Внезапно я устал от этого всего и хотел было заставить его замолчать; но, нащупав мое больное место, Боя упорно перечисляет погибших. Не стану я его слушать, уговариваю я себя, и вот уже он представляется мне не просто Боей Хрипуном, что-то бормочущим тут, а собирательным призраком, устами которого говорит сам дух долины, противоречивый и смутный, составленный из разноголосицы и гула разномастной толпы, где каждый тянет в свою сторону. H пока я слушаю его, как он молотит языком, цепляя одно за другое, нитка за иголкой, — перебирая всех, кто жил внизу, а теперь не живет, и как бы часть вины за то, что они не живы, взваливая на меня, — я начинаю все больше злиться на этот самый дух долины, специально подстроивший, чтобы первым при въезде в нее мне непременно попался тот, кто и обличьем и образом мысли являет собой Бою Хрипуна, ничего в жизни не знавшего, кроме стяжательства и скряжничества. Если Бреза и в самом деле такова, как этот достойный ее представитель, тогда нет никакого ущерба в том, что зачахла наша любовь; но если он нарочно навязался на мою шею, задумал по своей вредности собственника испортить и отравить мое возвращение — тогда его за это следует наказать…
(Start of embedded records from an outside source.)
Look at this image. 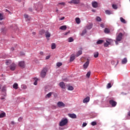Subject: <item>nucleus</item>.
Returning a JSON list of instances; mask_svg holds the SVG:
<instances>
[{
	"instance_id": "obj_13",
	"label": "nucleus",
	"mask_w": 130,
	"mask_h": 130,
	"mask_svg": "<svg viewBox=\"0 0 130 130\" xmlns=\"http://www.w3.org/2000/svg\"><path fill=\"white\" fill-rule=\"evenodd\" d=\"M92 6L93 8H98V3L96 2H93L92 3Z\"/></svg>"
},
{
	"instance_id": "obj_63",
	"label": "nucleus",
	"mask_w": 130,
	"mask_h": 130,
	"mask_svg": "<svg viewBox=\"0 0 130 130\" xmlns=\"http://www.w3.org/2000/svg\"><path fill=\"white\" fill-rule=\"evenodd\" d=\"M128 116H130V111L128 113Z\"/></svg>"
},
{
	"instance_id": "obj_27",
	"label": "nucleus",
	"mask_w": 130,
	"mask_h": 130,
	"mask_svg": "<svg viewBox=\"0 0 130 130\" xmlns=\"http://www.w3.org/2000/svg\"><path fill=\"white\" fill-rule=\"evenodd\" d=\"M56 48V45L54 43H52L51 45V49H55Z\"/></svg>"
},
{
	"instance_id": "obj_25",
	"label": "nucleus",
	"mask_w": 130,
	"mask_h": 130,
	"mask_svg": "<svg viewBox=\"0 0 130 130\" xmlns=\"http://www.w3.org/2000/svg\"><path fill=\"white\" fill-rule=\"evenodd\" d=\"M52 94H53V92H49L46 95V98H50V97H51V95H52Z\"/></svg>"
},
{
	"instance_id": "obj_21",
	"label": "nucleus",
	"mask_w": 130,
	"mask_h": 130,
	"mask_svg": "<svg viewBox=\"0 0 130 130\" xmlns=\"http://www.w3.org/2000/svg\"><path fill=\"white\" fill-rule=\"evenodd\" d=\"M93 56L95 58L98 57V56H99V53H98V52H94V54H93Z\"/></svg>"
},
{
	"instance_id": "obj_2",
	"label": "nucleus",
	"mask_w": 130,
	"mask_h": 130,
	"mask_svg": "<svg viewBox=\"0 0 130 130\" xmlns=\"http://www.w3.org/2000/svg\"><path fill=\"white\" fill-rule=\"evenodd\" d=\"M122 33L120 32L118 35L117 36L116 38V41H115V43L116 45H118V42H119V41H121V40H122Z\"/></svg>"
},
{
	"instance_id": "obj_48",
	"label": "nucleus",
	"mask_w": 130,
	"mask_h": 130,
	"mask_svg": "<svg viewBox=\"0 0 130 130\" xmlns=\"http://www.w3.org/2000/svg\"><path fill=\"white\" fill-rule=\"evenodd\" d=\"M87 125V123H83L82 124V127H85Z\"/></svg>"
},
{
	"instance_id": "obj_40",
	"label": "nucleus",
	"mask_w": 130,
	"mask_h": 130,
	"mask_svg": "<svg viewBox=\"0 0 130 130\" xmlns=\"http://www.w3.org/2000/svg\"><path fill=\"white\" fill-rule=\"evenodd\" d=\"M107 88L108 89H110V88H111V83H109L107 85Z\"/></svg>"
},
{
	"instance_id": "obj_46",
	"label": "nucleus",
	"mask_w": 130,
	"mask_h": 130,
	"mask_svg": "<svg viewBox=\"0 0 130 130\" xmlns=\"http://www.w3.org/2000/svg\"><path fill=\"white\" fill-rule=\"evenodd\" d=\"M107 40H108V42H110V44H111V42L113 41L111 39H108Z\"/></svg>"
},
{
	"instance_id": "obj_57",
	"label": "nucleus",
	"mask_w": 130,
	"mask_h": 130,
	"mask_svg": "<svg viewBox=\"0 0 130 130\" xmlns=\"http://www.w3.org/2000/svg\"><path fill=\"white\" fill-rule=\"evenodd\" d=\"M11 124H15V122H14V121H11Z\"/></svg>"
},
{
	"instance_id": "obj_60",
	"label": "nucleus",
	"mask_w": 130,
	"mask_h": 130,
	"mask_svg": "<svg viewBox=\"0 0 130 130\" xmlns=\"http://www.w3.org/2000/svg\"><path fill=\"white\" fill-rule=\"evenodd\" d=\"M17 2H18V3H21V0H15Z\"/></svg>"
},
{
	"instance_id": "obj_55",
	"label": "nucleus",
	"mask_w": 130,
	"mask_h": 130,
	"mask_svg": "<svg viewBox=\"0 0 130 130\" xmlns=\"http://www.w3.org/2000/svg\"><path fill=\"white\" fill-rule=\"evenodd\" d=\"M60 20H64V17H61V18H60Z\"/></svg>"
},
{
	"instance_id": "obj_56",
	"label": "nucleus",
	"mask_w": 130,
	"mask_h": 130,
	"mask_svg": "<svg viewBox=\"0 0 130 130\" xmlns=\"http://www.w3.org/2000/svg\"><path fill=\"white\" fill-rule=\"evenodd\" d=\"M11 50H12V51H14V50H15V49L14 48V47H12L11 48Z\"/></svg>"
},
{
	"instance_id": "obj_59",
	"label": "nucleus",
	"mask_w": 130,
	"mask_h": 130,
	"mask_svg": "<svg viewBox=\"0 0 130 130\" xmlns=\"http://www.w3.org/2000/svg\"><path fill=\"white\" fill-rule=\"evenodd\" d=\"M112 64H114V62H115L114 61H112Z\"/></svg>"
},
{
	"instance_id": "obj_26",
	"label": "nucleus",
	"mask_w": 130,
	"mask_h": 130,
	"mask_svg": "<svg viewBox=\"0 0 130 130\" xmlns=\"http://www.w3.org/2000/svg\"><path fill=\"white\" fill-rule=\"evenodd\" d=\"M104 32H105V33H106V34H108L110 32V30H109V29H108V28H106L105 29Z\"/></svg>"
},
{
	"instance_id": "obj_15",
	"label": "nucleus",
	"mask_w": 130,
	"mask_h": 130,
	"mask_svg": "<svg viewBox=\"0 0 130 130\" xmlns=\"http://www.w3.org/2000/svg\"><path fill=\"white\" fill-rule=\"evenodd\" d=\"M13 87L14 89H15V90H17V89H18L19 87H18V83H15L13 85Z\"/></svg>"
},
{
	"instance_id": "obj_53",
	"label": "nucleus",
	"mask_w": 130,
	"mask_h": 130,
	"mask_svg": "<svg viewBox=\"0 0 130 130\" xmlns=\"http://www.w3.org/2000/svg\"><path fill=\"white\" fill-rule=\"evenodd\" d=\"M56 12L58 14H59V11L58 10V9L56 10Z\"/></svg>"
},
{
	"instance_id": "obj_4",
	"label": "nucleus",
	"mask_w": 130,
	"mask_h": 130,
	"mask_svg": "<svg viewBox=\"0 0 130 130\" xmlns=\"http://www.w3.org/2000/svg\"><path fill=\"white\" fill-rule=\"evenodd\" d=\"M46 73H47V69L44 68L41 72V78H45V76H46Z\"/></svg>"
},
{
	"instance_id": "obj_44",
	"label": "nucleus",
Неосознанная поначалу злоба, забродив во мне, обратилась на него и вывела меня из оцепенения. Я напустился на него:
— И не стыдно тебе! Старик, а прятаться полез!
Нисколько не стыдно, отмахнулся он головой.
— Как это не стыдно?.. Осрамил свое село перед малыми детьми!
Ничего не осрамил: расплатится он за все.
— Чем же ты расплатишься?
— Ожей моей, 'от этой 'от, если 'онадобится.
— Так и надо было бы, кожей, чересчур долго ты ее таскаешь. Да и чем другим тебе расплачиваться, кроме как кожей, ведь не наделами же своими ты станешь расплачиваться, они никогда твоими и не были, ты их потом бедняцким скупал.
— Своим потом, — почти без всякого косноязычия прохрипел он.
— А поденщиков ты в расчет не берешь, которым вечно должен был!
— Своим, своим!
— А батраки, которые всегда на тебя работали и впроголодь жили!
— Вот тебе моя грудь, стреляй! — снова совершенно чисто выговорил Боя.
— Не хочу здесь, — сказал я, — а надо бы.
— Стреляй, стреляй! — частил он, напомнив мне былое: «Копай, копай!» — твердил он, едва поденщики опустят мотыги, чтобы передохнуть.